■ Task goal ■
Please quote the piece about remembered scents from "Trying to evoke" up to and including "to greenhouse gasses.".

■ Exercise text ■

This is exactly where I should pump the brakes in my written journey about scents you remember. Last week I told my 7 year-old granddaughter that when I passed she and her cousin could share my collection of jewellery and hats. She was ecstatic, and then she turned to her mother and said,
“Mum, are they going to smell like Gammy?”
I was shocked and wondered if I had begun to smell musty or bad.
They say when a person approaches old age, they are more likely to start suffering from a distinctive whiff which is often described as a greasy or grassy odour, or ‘old people smell’. I remember going into my grandfather’s bedroom and it always had a certain scent to it. Concerned, I looked it up and they report it’s called– wait for it–Skin Gas. Apparently it’s 2-Nonenal gas, emitted by skin, which is a byproduct of the normal ageing process. Of all the things I thought I’d be thinking of in the new year, this wasn’t one of them. But, last week’s conversation with my granddaughter really made me think about what she was going to remember what Gammy smelled like. Getting to the bottom of it– she just didn’t care for my perfume.
Evening in Paris contained “bergamot top notes and middle notes of jasmine, Turkish rose, violet, iris, ylang-ylang, and a hint of peach and woody cedar that gave way to a sensual, powdery base of soft vanilla”. My Miss Dior Blooming Bouquet on the other hand, was supposed to be a “peony-rose sprinkled with some juicy apricot, an airy floral scent with clean white musk” wrapping it up. The first word that comes to my mind when I wear it is “celestial”– to her I smelled the opposite.
Trying to evoke my scented nostalgia for her memories would never be possible. Every once in a while a gal gets a yearning for a little powder, roses, and violets. Now, all I think about is that older people’s skin and smell will contribute to greenhouse gasses.

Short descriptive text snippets

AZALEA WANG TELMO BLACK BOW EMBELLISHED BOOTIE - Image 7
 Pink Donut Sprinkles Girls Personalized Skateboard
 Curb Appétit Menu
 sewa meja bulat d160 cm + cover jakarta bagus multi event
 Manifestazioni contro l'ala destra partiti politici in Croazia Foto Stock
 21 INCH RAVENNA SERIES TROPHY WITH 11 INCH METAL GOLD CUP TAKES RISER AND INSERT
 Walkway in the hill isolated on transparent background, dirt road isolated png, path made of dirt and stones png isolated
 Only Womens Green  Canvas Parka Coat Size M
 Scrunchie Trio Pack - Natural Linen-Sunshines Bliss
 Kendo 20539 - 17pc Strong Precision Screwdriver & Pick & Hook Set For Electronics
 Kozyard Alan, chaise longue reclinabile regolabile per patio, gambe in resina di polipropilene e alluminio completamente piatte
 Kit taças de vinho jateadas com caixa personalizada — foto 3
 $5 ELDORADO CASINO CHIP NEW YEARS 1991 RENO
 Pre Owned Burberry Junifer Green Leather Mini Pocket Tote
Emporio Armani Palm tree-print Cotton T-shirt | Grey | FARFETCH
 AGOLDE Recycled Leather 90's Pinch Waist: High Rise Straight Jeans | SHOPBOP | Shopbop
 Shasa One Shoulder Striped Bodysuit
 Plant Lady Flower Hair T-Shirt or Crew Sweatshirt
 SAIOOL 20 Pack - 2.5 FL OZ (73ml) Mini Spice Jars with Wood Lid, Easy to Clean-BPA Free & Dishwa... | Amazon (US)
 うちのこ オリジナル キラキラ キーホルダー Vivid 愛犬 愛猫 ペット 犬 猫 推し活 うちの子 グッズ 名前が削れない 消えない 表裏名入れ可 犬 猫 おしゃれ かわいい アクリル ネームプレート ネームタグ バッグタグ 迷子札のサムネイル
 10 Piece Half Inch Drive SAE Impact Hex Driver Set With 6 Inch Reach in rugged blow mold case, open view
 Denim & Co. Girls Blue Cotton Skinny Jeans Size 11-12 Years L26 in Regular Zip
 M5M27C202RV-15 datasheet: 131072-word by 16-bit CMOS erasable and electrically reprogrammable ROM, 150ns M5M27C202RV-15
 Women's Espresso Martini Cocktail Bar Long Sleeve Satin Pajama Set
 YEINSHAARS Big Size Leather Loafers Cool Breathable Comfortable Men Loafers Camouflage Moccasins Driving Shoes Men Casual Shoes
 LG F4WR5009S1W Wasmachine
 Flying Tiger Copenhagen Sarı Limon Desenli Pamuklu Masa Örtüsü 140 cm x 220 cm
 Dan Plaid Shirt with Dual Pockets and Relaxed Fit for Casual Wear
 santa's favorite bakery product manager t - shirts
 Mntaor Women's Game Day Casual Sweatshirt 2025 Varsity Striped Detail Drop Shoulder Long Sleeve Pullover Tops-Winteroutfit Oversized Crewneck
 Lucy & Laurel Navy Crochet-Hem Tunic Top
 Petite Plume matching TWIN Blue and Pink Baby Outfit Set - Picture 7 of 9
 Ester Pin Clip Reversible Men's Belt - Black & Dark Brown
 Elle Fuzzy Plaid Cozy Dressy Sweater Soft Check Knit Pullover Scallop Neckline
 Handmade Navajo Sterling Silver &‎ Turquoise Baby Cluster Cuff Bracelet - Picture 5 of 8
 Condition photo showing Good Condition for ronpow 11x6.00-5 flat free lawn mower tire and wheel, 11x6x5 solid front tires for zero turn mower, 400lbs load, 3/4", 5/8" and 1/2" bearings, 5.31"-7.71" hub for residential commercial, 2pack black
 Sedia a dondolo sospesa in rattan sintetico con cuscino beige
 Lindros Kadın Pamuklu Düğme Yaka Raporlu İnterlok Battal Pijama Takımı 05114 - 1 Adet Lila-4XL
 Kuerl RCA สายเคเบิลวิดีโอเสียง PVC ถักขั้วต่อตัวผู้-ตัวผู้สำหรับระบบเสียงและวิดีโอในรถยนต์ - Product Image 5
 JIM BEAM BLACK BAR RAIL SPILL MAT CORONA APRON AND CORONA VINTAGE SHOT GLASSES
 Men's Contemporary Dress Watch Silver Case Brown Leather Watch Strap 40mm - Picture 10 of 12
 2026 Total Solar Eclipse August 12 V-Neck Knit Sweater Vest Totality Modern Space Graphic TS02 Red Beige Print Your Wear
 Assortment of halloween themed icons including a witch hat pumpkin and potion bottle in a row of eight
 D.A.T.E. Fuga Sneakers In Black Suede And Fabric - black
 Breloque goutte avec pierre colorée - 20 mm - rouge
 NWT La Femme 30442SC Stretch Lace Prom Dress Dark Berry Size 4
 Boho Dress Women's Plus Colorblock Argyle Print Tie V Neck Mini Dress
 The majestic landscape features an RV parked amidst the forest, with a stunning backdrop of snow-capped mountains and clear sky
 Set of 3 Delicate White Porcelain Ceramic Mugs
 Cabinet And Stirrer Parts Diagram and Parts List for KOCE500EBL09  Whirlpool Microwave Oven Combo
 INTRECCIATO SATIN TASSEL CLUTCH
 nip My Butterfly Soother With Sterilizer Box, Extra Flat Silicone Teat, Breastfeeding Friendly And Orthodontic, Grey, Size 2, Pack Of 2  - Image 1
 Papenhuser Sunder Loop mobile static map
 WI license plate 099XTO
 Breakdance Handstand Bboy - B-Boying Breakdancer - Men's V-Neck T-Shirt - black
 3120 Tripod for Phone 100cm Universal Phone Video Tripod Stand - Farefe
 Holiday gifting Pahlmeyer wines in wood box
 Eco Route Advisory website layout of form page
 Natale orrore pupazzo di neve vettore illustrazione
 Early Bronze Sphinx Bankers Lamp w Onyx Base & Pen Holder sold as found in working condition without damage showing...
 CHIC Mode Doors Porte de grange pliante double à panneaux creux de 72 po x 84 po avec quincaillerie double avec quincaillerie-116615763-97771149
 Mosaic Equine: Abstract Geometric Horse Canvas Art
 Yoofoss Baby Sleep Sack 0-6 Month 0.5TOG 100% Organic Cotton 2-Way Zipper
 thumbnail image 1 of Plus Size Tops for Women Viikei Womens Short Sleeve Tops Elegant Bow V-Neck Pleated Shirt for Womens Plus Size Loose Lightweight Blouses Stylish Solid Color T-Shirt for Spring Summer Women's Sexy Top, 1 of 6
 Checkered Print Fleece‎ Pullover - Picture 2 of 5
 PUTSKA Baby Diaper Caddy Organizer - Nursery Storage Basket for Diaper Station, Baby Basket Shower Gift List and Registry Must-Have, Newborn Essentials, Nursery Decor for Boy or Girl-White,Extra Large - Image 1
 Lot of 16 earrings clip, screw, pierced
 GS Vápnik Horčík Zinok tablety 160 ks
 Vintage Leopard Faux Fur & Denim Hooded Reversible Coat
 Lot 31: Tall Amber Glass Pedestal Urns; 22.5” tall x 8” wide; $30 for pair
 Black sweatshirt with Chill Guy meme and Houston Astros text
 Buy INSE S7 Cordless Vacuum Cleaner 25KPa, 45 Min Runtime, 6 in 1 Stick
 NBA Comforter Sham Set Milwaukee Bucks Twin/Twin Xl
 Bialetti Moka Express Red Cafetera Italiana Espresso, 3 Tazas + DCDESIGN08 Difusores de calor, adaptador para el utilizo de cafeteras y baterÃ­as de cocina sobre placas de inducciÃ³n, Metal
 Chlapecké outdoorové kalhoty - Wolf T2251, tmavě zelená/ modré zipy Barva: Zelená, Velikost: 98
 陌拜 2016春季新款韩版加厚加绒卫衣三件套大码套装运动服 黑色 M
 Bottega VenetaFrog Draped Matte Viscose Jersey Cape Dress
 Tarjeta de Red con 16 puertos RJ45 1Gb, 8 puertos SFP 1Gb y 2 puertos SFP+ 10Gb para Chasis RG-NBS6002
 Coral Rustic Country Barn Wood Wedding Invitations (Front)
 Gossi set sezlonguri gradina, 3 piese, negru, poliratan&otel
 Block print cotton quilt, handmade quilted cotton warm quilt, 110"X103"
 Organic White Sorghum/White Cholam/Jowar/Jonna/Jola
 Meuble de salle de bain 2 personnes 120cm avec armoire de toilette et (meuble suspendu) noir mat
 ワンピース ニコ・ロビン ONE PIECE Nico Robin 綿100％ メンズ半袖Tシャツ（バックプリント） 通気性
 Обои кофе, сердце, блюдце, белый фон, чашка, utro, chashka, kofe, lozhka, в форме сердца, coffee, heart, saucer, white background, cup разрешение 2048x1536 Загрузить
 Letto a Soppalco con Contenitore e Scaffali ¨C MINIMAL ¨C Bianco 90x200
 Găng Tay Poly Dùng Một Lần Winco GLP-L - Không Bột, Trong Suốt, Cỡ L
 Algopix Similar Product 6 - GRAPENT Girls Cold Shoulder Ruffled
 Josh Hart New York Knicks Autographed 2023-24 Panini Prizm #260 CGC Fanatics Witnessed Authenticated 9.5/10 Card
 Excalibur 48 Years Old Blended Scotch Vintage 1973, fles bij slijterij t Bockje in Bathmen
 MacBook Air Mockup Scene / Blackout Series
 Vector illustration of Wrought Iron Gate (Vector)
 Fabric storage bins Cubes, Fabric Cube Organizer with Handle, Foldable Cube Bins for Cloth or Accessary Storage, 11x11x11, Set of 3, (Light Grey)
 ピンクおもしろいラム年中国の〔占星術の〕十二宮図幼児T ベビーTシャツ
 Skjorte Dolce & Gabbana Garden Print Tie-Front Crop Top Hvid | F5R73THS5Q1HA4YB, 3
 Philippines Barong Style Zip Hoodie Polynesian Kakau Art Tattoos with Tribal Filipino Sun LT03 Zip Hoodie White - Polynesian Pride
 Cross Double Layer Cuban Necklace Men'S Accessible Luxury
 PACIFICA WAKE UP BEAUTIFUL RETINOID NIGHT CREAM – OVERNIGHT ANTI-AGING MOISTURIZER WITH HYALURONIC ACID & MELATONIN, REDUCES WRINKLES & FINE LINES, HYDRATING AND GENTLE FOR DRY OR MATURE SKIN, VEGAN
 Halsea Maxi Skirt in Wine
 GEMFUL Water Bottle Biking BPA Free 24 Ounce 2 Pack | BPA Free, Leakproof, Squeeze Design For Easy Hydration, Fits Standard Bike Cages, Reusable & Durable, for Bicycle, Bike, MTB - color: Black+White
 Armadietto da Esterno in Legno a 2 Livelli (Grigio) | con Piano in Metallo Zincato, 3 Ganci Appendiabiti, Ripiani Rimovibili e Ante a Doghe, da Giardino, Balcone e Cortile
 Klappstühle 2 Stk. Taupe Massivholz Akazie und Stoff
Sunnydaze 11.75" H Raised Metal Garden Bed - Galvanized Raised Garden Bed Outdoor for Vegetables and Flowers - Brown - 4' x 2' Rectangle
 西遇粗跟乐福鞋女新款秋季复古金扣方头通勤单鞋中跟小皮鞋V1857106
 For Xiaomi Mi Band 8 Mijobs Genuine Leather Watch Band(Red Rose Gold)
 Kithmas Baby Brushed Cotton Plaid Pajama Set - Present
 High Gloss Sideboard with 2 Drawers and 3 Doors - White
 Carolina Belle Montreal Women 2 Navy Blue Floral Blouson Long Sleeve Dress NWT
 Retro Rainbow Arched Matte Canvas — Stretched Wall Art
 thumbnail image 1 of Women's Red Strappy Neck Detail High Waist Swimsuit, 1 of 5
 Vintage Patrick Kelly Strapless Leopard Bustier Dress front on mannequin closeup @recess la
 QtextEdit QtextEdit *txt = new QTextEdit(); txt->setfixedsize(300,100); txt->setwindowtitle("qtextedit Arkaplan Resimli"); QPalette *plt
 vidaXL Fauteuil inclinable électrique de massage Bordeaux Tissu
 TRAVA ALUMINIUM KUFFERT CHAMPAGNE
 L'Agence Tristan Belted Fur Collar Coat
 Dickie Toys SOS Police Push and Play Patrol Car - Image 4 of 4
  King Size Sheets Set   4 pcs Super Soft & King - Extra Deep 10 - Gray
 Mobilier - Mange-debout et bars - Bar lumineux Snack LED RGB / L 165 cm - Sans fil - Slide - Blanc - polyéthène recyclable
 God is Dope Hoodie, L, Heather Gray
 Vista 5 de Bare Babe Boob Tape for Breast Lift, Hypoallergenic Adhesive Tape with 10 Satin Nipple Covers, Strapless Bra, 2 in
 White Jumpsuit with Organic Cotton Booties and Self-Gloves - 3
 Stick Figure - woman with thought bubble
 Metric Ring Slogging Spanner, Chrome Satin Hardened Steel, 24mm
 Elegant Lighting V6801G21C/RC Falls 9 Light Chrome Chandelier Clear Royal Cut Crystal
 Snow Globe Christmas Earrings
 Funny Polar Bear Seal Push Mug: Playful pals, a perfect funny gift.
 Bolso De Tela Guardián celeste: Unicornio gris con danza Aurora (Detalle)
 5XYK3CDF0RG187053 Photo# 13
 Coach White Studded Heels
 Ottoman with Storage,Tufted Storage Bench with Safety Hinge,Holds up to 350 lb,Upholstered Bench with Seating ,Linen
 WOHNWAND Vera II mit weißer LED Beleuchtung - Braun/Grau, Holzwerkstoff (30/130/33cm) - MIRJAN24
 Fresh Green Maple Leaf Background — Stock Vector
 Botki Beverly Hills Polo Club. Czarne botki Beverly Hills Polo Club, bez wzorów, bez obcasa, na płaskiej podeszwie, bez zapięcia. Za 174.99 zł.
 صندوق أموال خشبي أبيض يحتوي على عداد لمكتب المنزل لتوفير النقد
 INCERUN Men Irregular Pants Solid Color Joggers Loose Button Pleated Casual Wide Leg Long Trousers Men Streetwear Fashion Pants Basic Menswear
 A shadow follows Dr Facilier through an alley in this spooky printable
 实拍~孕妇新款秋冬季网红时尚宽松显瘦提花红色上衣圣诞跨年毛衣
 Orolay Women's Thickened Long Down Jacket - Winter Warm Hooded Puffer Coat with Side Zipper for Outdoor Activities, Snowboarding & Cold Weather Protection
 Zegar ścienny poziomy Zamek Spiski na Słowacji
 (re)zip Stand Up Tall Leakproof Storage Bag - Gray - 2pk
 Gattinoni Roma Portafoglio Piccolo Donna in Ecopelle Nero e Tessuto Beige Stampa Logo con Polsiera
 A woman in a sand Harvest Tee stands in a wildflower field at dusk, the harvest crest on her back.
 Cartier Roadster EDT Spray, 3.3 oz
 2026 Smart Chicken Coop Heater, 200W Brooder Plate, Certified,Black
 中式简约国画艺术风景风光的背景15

■ Result for this exercise ■
Trying to evoke my scented nostalgia for her memories would never be possible. Every once in a while a gal gets a yearning for a little powder, roses, and violets. Now, all I think about is that older people’s skin and smell will contribute to greenhouse gasses.